KESİT’TEN KISA BİR KESİT

Nefes, yaşlı kadına: ‘’Artık beni içine hevesle çekmiyorsun, üzerinde hep bir ağırlık var. Yorgunluk mu hastalık mı bilemedim? Beni iyi karşılamıyor, gönülsüz misafir ediyorsun.’’ dedi.

Yaşlı kadın derin bir nefes aldıktan sonra gülümseyerek: ‘’ Hem hastayım, hem yorgunum. Hepsinden önemlisi çok ama çok yaşlıyım. Dile kolay doksan beş yaşındayım. Ellerim ayaklarım eskisi gibi tutmaz. Yediğim yemekten bile tat alamam. Yaşamaktan öyle yorgun, öyle bitkinim ki… Bir de bana sitem edip niye beni hoş karşılayıp misafir etmiyorsun, diyorsun. Artık bana eziyet etme!’’

Nefes: ‘’Ben yaşlanmam, yaşlanan bedeni de sevmem. Bana eziyet etme, ellerim ayaklarım tutmuyor diyorsun ama olmaz, kabul edemem. Gayret et biraz. Kalk bahçeye çık. Otuz sene önce kendi elinle diktiğin dut ağacının altında bir çay iç. Canlanacak, beni reddetmekten vazgeçeceksin.’’

Yaşlı kadın, yattığı yerden bin bir zahmetle kalkıp tıpkı yeni yürümeyi öğrenen bir bebek gibi adımlarını yavaş ve temkinli atarak, duvarlara tutuna tutuna bahçeye otuz adımda ulaştı, her zaman oturduğu eski tahta sandalyesini buldu. Titreyen eliyle sandalyeyi ağacın dibine koyup oturduktan sonra, yorgunlukla derin bir nefes aldı.

Nefes: ‘’Bak! Kıpırdamadan yattığın yerde beni pek gönülsüz karşılıyordun ama biraz hareket edip söylediklerimi yaptığın zaman nasıl da beni hevesle içine çekiyorsun.’’ dedi.

Yaşlı kadın: ‘’Bilirim hiç yaşlanmazsın, sen sonsuz gençliğin coşkusuyla bir ırmak gibi akıp gitmek, bir tarla gibi sürülmek, bir ağaç gibi yaprak açıp toprağa kök salmak istersin. Ama dedim ya! Artık bu beden ne bir ırmak gibi coşabilir, ne bir ağaç gibi yaprak açabilir, ne de toprak gibi hayat saçabilir. Bırak da git artık beni, eziyet etme bana!’’

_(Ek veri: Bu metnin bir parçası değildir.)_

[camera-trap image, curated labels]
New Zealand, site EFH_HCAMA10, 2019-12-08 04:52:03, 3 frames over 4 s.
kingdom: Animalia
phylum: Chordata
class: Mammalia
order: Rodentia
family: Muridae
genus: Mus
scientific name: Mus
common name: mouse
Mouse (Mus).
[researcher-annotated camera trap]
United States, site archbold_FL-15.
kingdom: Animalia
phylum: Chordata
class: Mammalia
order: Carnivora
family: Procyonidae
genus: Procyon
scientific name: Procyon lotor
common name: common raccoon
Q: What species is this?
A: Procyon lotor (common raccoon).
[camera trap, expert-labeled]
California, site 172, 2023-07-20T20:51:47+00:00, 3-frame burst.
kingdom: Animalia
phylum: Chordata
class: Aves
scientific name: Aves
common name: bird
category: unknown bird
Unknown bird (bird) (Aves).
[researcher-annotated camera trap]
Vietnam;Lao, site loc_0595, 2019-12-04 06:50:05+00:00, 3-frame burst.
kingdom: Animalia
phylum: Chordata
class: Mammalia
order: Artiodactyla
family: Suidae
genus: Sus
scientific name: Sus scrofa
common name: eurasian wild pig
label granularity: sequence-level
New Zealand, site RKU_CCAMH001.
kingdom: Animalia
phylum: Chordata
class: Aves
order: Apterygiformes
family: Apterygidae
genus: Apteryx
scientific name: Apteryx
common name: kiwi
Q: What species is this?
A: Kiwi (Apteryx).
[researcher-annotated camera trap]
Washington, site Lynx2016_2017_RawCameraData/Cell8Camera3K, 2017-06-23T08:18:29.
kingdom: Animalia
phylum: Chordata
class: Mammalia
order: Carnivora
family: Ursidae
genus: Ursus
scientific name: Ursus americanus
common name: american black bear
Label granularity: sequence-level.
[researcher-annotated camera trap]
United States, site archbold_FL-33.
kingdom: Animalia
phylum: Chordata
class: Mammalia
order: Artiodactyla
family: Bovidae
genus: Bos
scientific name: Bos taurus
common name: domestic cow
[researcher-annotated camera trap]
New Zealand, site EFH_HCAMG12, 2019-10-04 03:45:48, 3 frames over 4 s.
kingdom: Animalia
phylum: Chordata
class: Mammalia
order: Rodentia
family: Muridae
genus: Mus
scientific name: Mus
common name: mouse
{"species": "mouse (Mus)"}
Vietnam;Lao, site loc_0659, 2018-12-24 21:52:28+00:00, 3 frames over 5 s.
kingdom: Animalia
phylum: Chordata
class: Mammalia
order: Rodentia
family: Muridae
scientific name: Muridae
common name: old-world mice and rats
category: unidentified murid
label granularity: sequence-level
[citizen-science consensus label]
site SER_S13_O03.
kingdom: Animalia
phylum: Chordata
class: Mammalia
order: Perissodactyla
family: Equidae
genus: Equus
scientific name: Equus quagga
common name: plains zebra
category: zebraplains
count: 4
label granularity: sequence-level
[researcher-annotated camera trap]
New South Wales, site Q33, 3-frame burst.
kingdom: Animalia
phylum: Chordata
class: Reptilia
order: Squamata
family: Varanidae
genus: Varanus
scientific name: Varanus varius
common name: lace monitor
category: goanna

Nefes yaşlı kadının burnuna doğru yaklaştı. İçine güzel kokan, canlılık veren, sihirli bir havayla dolup yaşlı kadının kulağına: ‘’Bak, bu hem toprağın, hem çimenin, hem de dut ağacının kökünün kokusu. Nasıl canlılık verdi sana değil mi? İnat etme de gönülsüz karşılama beni, hevesle içine çek.’’ diye fısıldadı.

Yaşlı kadın oturduğu tahta sandalyede başını geriye atıp, biraz önceki güzel kokuların etkisiyle derin bir nefes aldı. Gözlerini ağacın koca yapraklarına dikerek, yeni yeni çıkmaya başlayan dutlara baktı. ‘’Ah! Rahmetli kocam hayatta olsaydı, benim hâlimden bir o anlardı. Sen istediğin kadar üstele, beni hevesle içine çekip güzel karşıla de. Olmaz olur mu, ölen dirilir mi, bu beden her nefeste gençleşir mi? Bırak artık yakamı.’’ dedi.

Yaşlı kadının bahçeye indiğini gören torunu, hemen çay getirip babaannesinin eline tutuşturuverdi. Asma ağacına, dut ağacına, fındık ağacına son kez bakıp yapraklarını gözüyle sevdi. Çayını yudumlarken yüzünü okşayan ılık rüzgârı olabildiğince çok hissetmeye çalışarak isteksiz isteksiz nefes alıp verdi.

İçeri geçip uzandığında nefesi yanına çağırdı. Nefes şımarık bir edayla hızla eserek kadının başucuna geldi.‘’ Haydi, söyle bakalım, beni hakkıyla karşılayıp içine çekeceğini söyle. Sürekli şikâyet etmeyeceğini söyle.’’ dedi.

Yaşlı kadın feri sönmüş gözlerini tavana dikti: ‘’Altı çocuk doğurdum, on bir torunum var. Yedim, içtim, gezdim, gördüm, söyledim, dinledim artık yoruldum. De bana hele, artık benden ne istersin.’’

Nefes bunları duyar duymaz arkasını dönüp usul usul esip uzaklaştı. Ve yaşlı kadın nefes gider gitmez, tüm ihtişamıyla karşısına dikilen ölümü kollarını açarak mutlulukla kucakladı.

 

ARKA KAPAK ELEŞTİRİ TANITIM YAZISI

Hikâye, roman, senaryo yazarları yaşadıkları dönemin toplumsal yapısını gözlemleyerek izlenimlerini edebî bir form içinde kurgulayıp anlatırlar. Okuyucu; bu hikâyeleri, toplumun aksayan yanını, acılara sebep olan yanlışlarını görünce irkilir. Böyle şey mi olur?

Evet, hoşumuza gitmese de içinde yaşadığımız toplumda damar damar, katman katman, yer yer böylesi sakat yapılar var. Mine Bay bu sorunları çarpıcı bir üslup ile dile getirmeye devam ediyor. Bir önceki romanında Eşikte duran bir sorunu anlatmıştı; bu kez de toplumda karşılaşılan başka problemli Kesit’leri okuyucuya sunmaktadır. Bu romanı okuyunca, senarist merhume Ayşe Şasa’nın, Dergâh’ta yayımlanan bir hatıram münasebetiyle bana yazdığı, “Hasan Bey, âlem içinde âlem varmış” sözünü hatırladım. Evet, Mine Bay’ın bu romanını okuyunca siz de çok etkilenecek ve “âlem içinde âlem varmış!” diyeceksiniz.